DATASET ENTRIES Start Marker

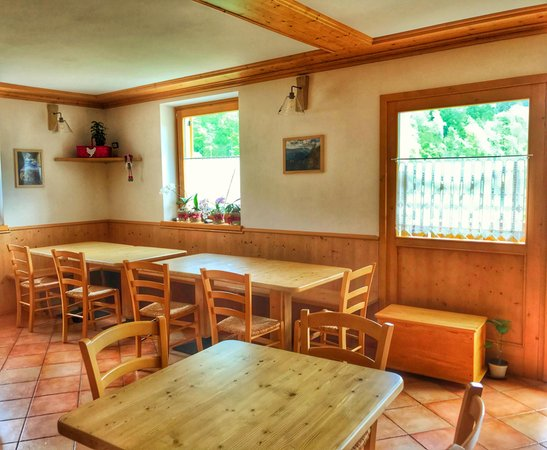 The restaurant Canal San Bovo (Valle del Vanoi) Eco-Baita Natura Spensierata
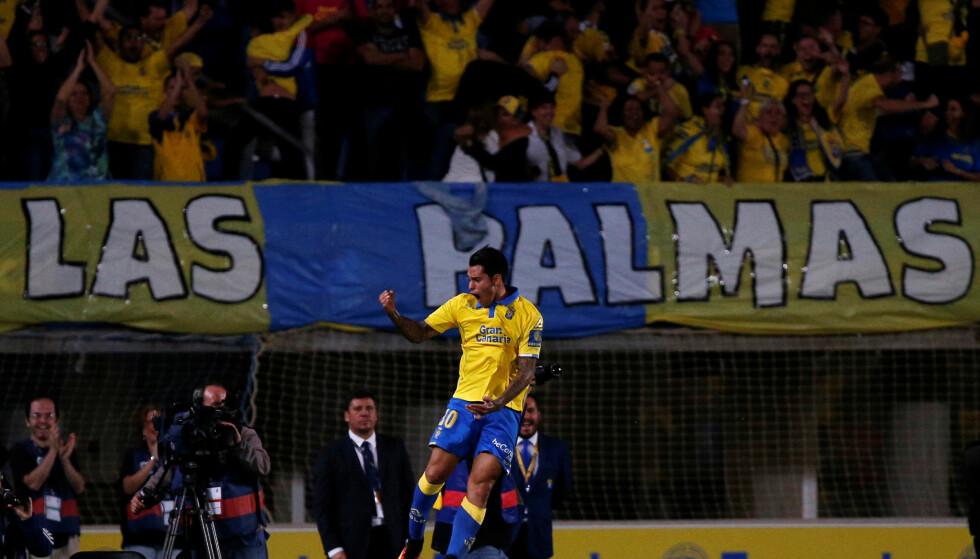 JUBLET FOR ETT POENG: Sergio Araujo berget ett poeng for Las Palmas fem minutter før slutt. Foto: REUTERS/Juan Medina/ NTB Scanpix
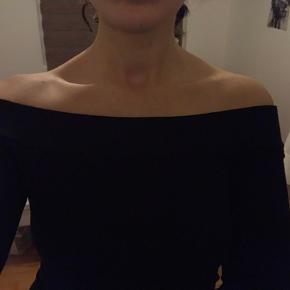 Sort off - shoulder bluse, brugt meget få gange! Den er købt i Message (mærket er Project Unknown)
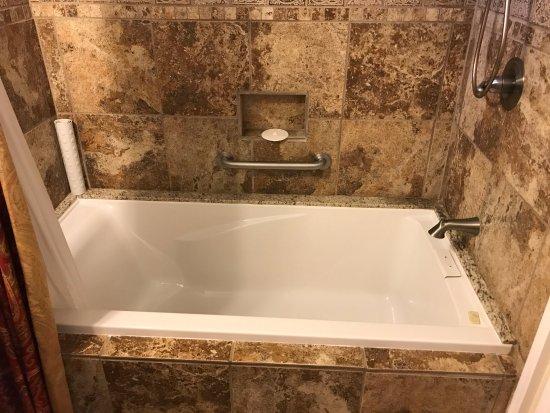 Blackberry Inn At Yosemite: The Biggest Bath Tub Iu0027ve Ever Sat In.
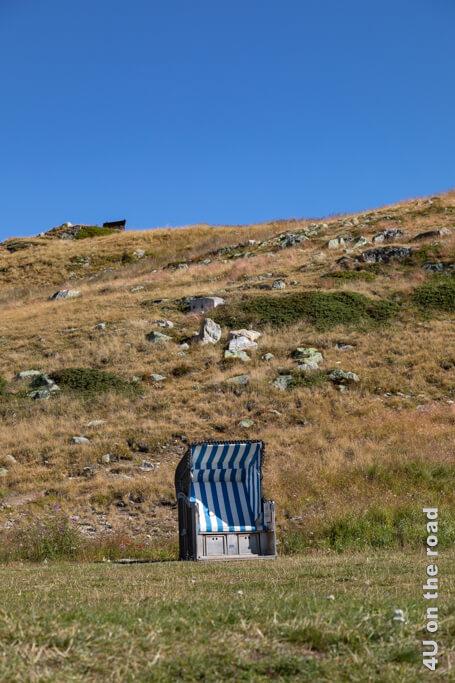 Dieser Strandkorb auf dem Muottas Muragl hat noch einige Geschwister. Jetzt am Morgen sind sie fast alle noch frei.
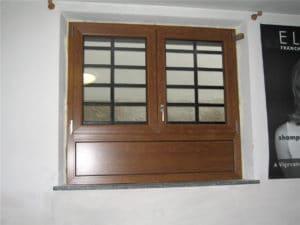 Finestra in PVC con sottoluce inferiore cieco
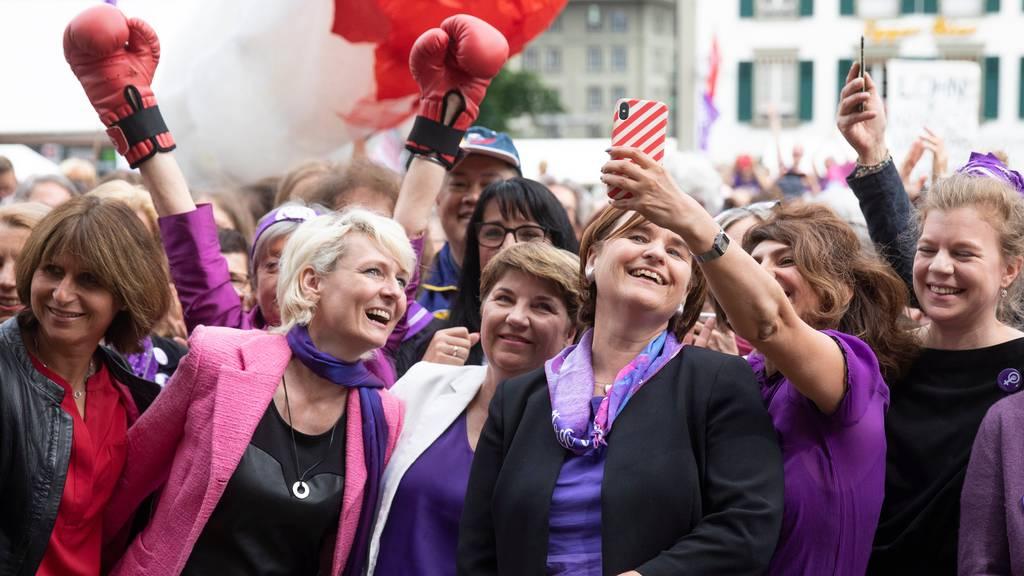 Gewerkschaften wollen mit «violetter Woche» Druck machen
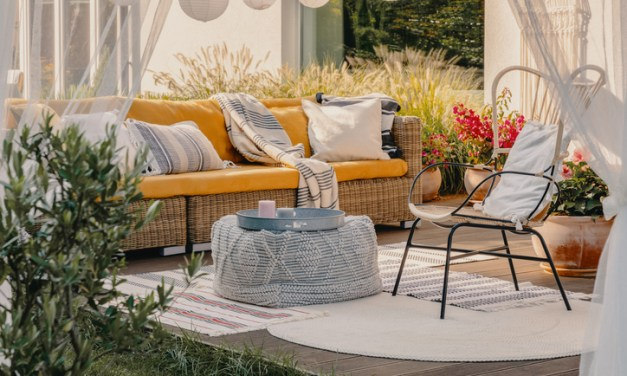 Simple Tips to Update Your Backyard This Summer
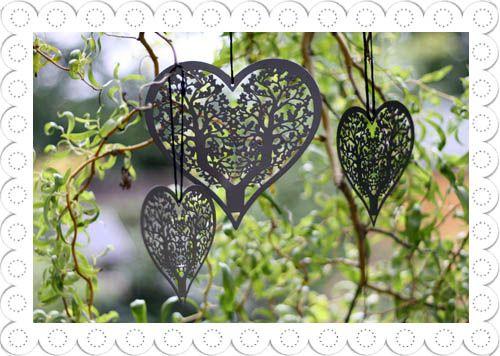 Grey Metal Hanging Hearts Large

DATASET ENTRIES End Marker

** PROBLEM TO SOLVE **
Give every line above again exactly, with no pictures.

** EXERCISE ANSWER **
 The restaurant Canal San Bovo (Valle del Vanoi) Eco-Baita Natura Spensierata
 JUBLET FOR ETT POENG: Sergio Araujo berget ett poeng for Las Palmas fem minutter før slutt. Foto: REUTERS/Juan Medina/ NTB Scanpix
 Sort off - shoulder bluse, brugt meget få gange! Den er købt i Message (mærket er Project Unknown)
 Blackberry Inn At Yosemite: The Biggest Bath Tub Iu0027ve Ever Sat In.
 Dieser Strandkorb auf dem Muottas Muragl hat noch einige Geschwister. Jetzt am Morgen sind sie fast alle noch frei.
 Finestra in PVC con sottoluce inferiore cieco
 Gewerkschaften wollen mit «violetter Woche» Druck machen
 Simple Tips to Update Your Backyard This Summer
 Grey Metal Hanging Hearts Large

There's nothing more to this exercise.